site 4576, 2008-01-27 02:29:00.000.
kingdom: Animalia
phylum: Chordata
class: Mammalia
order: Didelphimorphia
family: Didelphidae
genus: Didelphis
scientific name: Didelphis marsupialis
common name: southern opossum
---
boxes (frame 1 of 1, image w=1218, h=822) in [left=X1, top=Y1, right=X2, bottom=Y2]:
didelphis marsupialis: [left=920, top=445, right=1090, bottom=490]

◇ ◇ ◇ ◇

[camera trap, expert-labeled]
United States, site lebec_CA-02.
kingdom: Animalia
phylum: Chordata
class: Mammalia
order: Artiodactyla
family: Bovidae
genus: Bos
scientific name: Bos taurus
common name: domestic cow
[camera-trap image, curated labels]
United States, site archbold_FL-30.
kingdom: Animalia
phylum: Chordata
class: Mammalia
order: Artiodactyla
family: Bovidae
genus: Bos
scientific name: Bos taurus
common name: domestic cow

◇ ◇ ◇ ◇

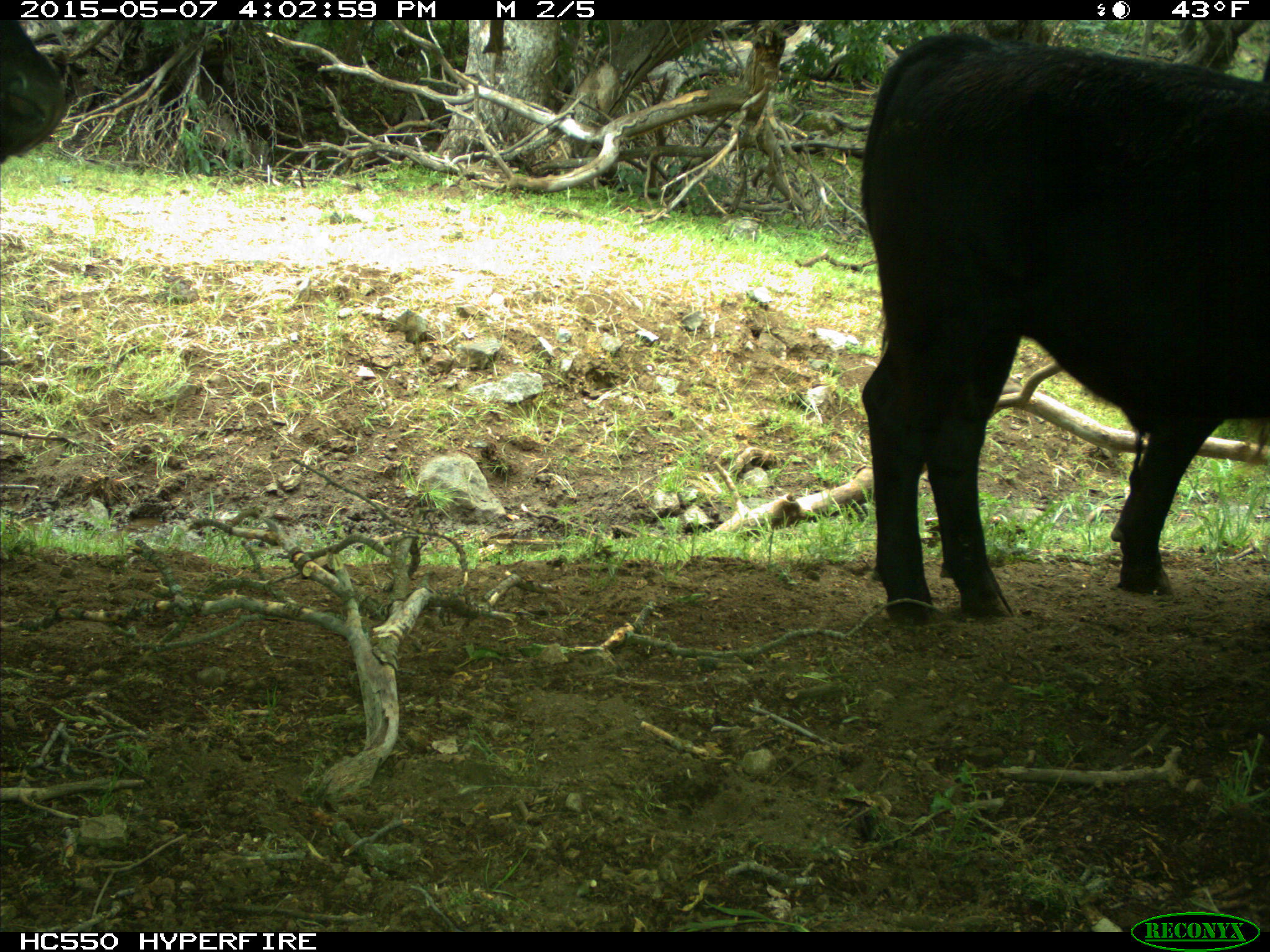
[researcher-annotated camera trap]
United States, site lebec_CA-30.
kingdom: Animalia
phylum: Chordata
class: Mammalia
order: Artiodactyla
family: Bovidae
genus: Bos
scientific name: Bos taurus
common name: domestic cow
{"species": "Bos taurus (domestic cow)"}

◇ ◇ ◇ ◇

The task —
Show all lines above that contain "site".

Exercise result —
site 4576, 2008-01-27 02:29:00.000.
United States, site lebec_CA-02.
United States, site archbold_FL-30.
United States, site lebec_CA-30.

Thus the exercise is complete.